Day 344 | AUGUST 20, 2022
Good evening, Friends. Today is day 344 of our new and fantastic life!
It is a long post; please read until the end.
Today I woke up knowing we would have a big day ahead of ourselves; I made the boy’s favorite breakfast, pancakes.
Charlie had decided that today she would visit Patch, the brewery where the accident happened, for the first time since the accident.
I am beyond proud of Charlie for having the courage to visit and face the place where her and our lives changed forever.
Here is Charlie’s experience in her own words:
Today I did something pretty big, incredibly hard, and brave.
Today, with uncertain expectations but a no turning back attitude, I visited Patch for the first time since the accident happened almost a year ago.
This accident altered my life forever (actually, our lives forever). Yes, it left me fighting for my life in the ICU for months. Yes, my boys had their mother ripped away from them, and I had no way of communicating with them to tell them how much I loved them. This accident left my husband crippled in despair, and my friends and family worried sick. Yes, this is THE ACCIDENT that left me unable to bend my knees needing a power chair. And yes, I have lost the function of my dominant right hand.

> Data records:
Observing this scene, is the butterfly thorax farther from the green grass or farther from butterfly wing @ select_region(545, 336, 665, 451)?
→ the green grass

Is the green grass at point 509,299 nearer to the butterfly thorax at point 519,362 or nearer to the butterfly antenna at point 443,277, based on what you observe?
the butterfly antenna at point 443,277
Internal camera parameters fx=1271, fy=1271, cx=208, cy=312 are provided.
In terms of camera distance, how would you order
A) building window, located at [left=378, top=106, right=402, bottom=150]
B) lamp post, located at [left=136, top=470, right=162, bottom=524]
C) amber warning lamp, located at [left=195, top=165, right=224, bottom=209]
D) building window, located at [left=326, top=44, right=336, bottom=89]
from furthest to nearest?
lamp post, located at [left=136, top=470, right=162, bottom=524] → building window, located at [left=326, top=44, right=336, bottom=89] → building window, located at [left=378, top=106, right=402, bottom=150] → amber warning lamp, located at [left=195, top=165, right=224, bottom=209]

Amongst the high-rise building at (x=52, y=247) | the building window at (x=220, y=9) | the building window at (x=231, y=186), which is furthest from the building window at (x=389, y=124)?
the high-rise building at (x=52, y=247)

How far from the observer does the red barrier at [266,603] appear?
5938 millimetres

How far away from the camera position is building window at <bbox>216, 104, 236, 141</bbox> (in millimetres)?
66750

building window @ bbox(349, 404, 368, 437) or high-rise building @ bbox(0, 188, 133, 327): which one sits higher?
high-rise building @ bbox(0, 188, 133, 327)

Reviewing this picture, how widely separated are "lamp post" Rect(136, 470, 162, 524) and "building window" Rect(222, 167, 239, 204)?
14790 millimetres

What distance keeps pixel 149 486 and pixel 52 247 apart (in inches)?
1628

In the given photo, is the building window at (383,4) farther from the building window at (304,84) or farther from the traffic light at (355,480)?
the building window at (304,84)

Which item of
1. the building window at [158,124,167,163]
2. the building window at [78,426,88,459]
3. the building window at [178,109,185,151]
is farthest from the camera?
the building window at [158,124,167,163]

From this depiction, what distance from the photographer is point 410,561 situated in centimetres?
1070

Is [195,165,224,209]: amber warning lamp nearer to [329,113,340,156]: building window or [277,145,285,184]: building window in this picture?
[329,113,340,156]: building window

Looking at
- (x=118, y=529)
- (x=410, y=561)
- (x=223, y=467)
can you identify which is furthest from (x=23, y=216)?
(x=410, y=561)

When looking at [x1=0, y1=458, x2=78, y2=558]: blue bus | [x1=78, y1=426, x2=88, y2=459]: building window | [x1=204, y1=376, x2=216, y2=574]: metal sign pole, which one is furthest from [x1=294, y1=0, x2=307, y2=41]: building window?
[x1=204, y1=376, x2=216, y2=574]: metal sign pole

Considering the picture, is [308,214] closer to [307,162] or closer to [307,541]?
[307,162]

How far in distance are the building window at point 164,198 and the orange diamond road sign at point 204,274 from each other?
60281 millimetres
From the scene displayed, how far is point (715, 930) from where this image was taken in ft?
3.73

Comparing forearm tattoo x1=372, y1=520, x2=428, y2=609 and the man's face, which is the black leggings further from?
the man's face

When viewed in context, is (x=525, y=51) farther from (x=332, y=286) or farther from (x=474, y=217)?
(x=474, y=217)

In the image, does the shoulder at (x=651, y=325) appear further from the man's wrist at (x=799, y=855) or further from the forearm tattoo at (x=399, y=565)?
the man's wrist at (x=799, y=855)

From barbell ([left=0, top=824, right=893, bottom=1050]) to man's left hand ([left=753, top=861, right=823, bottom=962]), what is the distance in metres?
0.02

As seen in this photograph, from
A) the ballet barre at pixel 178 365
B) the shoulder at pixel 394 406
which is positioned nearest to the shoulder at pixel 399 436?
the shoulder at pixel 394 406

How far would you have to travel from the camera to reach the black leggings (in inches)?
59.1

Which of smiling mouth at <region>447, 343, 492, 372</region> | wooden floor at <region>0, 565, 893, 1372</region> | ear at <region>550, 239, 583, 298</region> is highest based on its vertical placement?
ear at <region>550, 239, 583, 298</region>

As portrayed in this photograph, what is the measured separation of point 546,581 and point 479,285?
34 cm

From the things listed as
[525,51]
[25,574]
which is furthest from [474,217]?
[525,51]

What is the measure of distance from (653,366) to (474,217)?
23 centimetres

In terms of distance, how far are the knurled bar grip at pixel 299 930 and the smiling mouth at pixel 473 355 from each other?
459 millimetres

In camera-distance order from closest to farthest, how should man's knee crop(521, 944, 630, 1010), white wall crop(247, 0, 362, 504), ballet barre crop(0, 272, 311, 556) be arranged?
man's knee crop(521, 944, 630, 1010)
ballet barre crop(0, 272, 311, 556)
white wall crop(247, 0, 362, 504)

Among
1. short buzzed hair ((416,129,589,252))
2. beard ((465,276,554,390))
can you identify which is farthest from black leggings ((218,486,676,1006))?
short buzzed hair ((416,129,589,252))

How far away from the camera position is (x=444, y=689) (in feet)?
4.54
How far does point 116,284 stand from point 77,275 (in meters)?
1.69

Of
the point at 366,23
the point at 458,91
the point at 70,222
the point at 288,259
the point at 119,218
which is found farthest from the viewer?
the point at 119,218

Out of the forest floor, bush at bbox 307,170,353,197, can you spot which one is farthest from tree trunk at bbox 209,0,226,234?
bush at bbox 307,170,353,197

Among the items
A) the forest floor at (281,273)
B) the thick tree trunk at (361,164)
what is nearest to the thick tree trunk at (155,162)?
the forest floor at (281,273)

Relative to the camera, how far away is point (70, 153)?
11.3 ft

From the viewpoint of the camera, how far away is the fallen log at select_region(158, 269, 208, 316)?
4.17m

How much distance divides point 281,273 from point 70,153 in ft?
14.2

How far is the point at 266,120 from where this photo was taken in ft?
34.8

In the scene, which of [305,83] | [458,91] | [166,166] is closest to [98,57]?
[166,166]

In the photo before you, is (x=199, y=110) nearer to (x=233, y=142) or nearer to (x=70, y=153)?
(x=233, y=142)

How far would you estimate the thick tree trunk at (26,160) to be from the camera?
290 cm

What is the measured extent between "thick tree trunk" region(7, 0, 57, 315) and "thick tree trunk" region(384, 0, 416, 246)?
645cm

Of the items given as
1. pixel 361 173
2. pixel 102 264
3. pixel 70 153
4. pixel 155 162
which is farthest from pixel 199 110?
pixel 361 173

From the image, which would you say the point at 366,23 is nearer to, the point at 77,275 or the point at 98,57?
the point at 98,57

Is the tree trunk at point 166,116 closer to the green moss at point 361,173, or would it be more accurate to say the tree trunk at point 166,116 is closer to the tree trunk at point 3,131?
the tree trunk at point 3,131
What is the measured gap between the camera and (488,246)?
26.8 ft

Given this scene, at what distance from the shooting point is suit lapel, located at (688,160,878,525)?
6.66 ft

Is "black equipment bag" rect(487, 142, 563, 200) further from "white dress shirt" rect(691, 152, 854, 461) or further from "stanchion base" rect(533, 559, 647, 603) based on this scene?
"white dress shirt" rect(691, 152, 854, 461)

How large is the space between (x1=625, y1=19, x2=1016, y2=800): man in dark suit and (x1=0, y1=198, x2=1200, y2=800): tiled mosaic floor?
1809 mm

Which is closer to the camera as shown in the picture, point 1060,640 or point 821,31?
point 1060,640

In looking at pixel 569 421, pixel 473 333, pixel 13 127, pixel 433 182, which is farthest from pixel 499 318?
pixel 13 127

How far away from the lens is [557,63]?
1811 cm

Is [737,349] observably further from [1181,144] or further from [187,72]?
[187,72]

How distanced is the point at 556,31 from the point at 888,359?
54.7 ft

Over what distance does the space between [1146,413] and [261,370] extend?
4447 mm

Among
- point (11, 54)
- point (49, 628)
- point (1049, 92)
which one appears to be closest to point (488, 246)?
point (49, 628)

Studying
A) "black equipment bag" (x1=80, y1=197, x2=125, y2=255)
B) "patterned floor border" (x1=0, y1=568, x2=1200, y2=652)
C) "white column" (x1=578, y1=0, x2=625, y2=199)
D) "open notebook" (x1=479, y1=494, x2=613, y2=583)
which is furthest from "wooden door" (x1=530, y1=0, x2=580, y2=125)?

> Your task:
Reproduce the full day 344 post word for word. The entries come from a separate source and have no connection to the day 344 post.

> Answer box:
Day 344 | AUGUST 20, 2022
Good evening, Friends. Today is day 344 of our new and fantastic life!
It is a long post; please read until the end.
Today I woke up knowing we would have a big day ahead of ourselves; I made the boy’s favorite breakfast, pancakes.
Charlie had decided that today she would visit Patch, the brewery where the accident happened, for the first time since the accident.
I am beyond proud of Charlie for having the courage to visit and face the place where her and our lives changed forever.
Here is Charlie’s experience in her own words:
Today I did something pretty big, incredibly hard, and brave.
Today, with uncertain expectations but a no turning back attitude, I visited Patch for the first time since the accident happened almost a year ago.
This accident altered my life forever (actually, our lives forever). Yes, it left me fighting for my life in the ICU for months. Yes, my boys had their mother ripped away from them, and I had no way of communicating with them to tell them how much I loved them. This accident left my husband crippled in despair, and my friends and family worried sick. Yes, this is THE ACCIDENT that left me unable to bend my knees needing a power chair. And yes, I have lost the function of my dominant right hand.